>>>>>

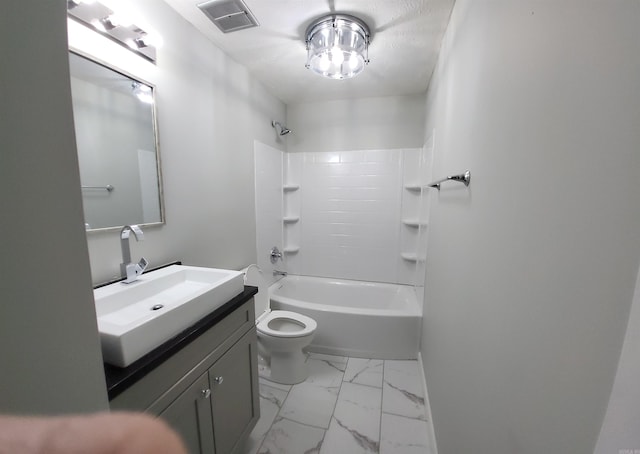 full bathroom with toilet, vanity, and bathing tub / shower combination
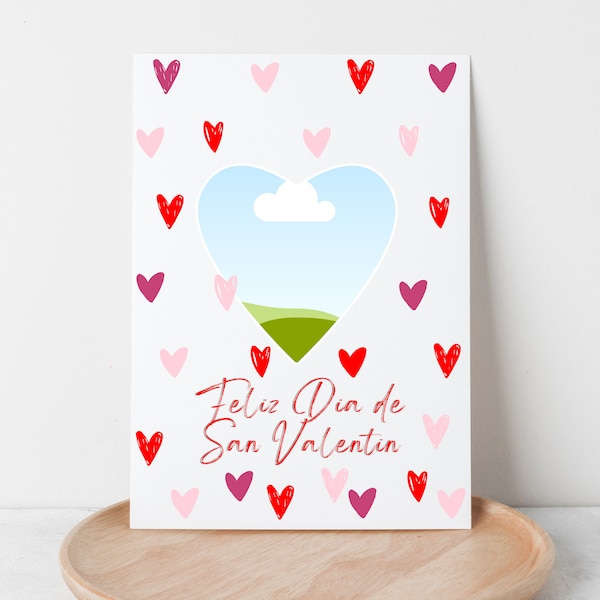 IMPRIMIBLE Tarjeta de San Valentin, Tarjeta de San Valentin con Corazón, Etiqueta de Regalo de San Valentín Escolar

<<<<<
>>>>>

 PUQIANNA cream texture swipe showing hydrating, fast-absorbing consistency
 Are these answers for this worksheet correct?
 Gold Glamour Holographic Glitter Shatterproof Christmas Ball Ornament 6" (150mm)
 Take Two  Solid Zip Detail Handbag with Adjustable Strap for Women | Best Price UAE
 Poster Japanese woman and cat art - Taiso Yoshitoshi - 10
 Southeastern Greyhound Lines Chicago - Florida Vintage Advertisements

<<<<<

▶ [EXERCISE PROMPT]:
Using the data above, which lines fall from the one with "full bathroom with" through the one with "IMPRIMIBLE Tarjeta de"? Repeat them exactly, ends included, minus any pictures.

▶ [OUTPUT BELOW]:
 full bathroom with toilet, vanity, and bathing tub / shower combination
 IMPRIMIBLE Tarjeta de San Valentin, Tarjeta de San Valentin con Corazón, Etiqueta de Regalo de San Valentín Escolar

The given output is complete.